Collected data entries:
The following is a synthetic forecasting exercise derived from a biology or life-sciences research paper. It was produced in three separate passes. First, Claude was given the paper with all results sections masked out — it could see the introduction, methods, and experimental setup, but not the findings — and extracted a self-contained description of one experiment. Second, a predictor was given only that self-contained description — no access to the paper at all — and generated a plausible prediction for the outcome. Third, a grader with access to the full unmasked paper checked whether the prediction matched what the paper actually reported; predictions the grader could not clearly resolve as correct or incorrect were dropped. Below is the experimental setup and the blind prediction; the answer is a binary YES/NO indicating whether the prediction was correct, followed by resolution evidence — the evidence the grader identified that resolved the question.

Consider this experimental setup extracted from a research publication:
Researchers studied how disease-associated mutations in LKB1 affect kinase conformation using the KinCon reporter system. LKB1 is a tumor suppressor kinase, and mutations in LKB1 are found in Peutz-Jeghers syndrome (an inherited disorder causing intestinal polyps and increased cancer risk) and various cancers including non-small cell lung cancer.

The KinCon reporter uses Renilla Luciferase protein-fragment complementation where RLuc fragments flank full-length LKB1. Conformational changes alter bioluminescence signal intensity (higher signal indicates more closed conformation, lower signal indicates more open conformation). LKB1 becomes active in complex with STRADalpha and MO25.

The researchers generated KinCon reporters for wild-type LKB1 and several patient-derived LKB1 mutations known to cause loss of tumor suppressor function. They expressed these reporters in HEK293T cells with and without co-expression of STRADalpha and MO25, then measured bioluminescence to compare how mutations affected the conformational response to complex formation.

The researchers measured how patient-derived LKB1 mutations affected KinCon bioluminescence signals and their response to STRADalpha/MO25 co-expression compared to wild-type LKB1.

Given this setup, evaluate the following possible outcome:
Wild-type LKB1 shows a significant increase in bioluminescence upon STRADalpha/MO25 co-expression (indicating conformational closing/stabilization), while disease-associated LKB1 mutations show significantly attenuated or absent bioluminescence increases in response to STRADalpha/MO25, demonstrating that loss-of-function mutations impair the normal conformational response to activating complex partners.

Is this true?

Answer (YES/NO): NO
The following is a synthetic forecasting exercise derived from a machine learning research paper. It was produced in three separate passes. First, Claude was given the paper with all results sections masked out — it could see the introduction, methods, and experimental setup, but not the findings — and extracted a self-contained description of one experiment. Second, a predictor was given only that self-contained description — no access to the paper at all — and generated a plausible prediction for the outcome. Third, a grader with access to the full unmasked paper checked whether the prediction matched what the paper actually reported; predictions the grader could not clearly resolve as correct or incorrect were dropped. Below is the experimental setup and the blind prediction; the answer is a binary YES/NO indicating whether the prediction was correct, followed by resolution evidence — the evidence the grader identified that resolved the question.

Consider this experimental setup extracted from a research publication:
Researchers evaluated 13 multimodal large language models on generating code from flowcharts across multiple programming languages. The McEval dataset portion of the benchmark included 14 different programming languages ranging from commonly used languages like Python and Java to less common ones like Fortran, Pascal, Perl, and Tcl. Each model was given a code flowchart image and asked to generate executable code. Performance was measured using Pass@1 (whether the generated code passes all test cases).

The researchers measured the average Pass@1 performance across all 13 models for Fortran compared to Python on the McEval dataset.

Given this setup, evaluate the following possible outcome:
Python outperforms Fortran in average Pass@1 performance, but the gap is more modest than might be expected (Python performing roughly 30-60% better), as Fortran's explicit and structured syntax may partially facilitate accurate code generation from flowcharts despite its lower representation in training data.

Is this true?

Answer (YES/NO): NO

#### [Task description]
Scan the lines above for the word "function". Return each one that has it.

#### [Expected answer]
The researchers generated KinCon reporters for wild-type LKB1 and several patient-derived LKB1 mutations known to cause loss of tumor suppressor function. They expressed these reporters in HEK293T cells with and without co-expression of STRADalpha and MO25, then measured bioluminescence to compare how mutations affected the conformational response to complex formation.
Wild-type LKB1 shows a significant increase in bioluminescence upon STRADalpha/MO25 co-expression (indicating conformational closing/stabilization), while disease-associated LKB1 mutations show significantly attenuated or absent bioluminescence increases in response to STRADalpha/MO25, demonstrating that loss-of-function mutations impair the normal conformational response to activating complex partners.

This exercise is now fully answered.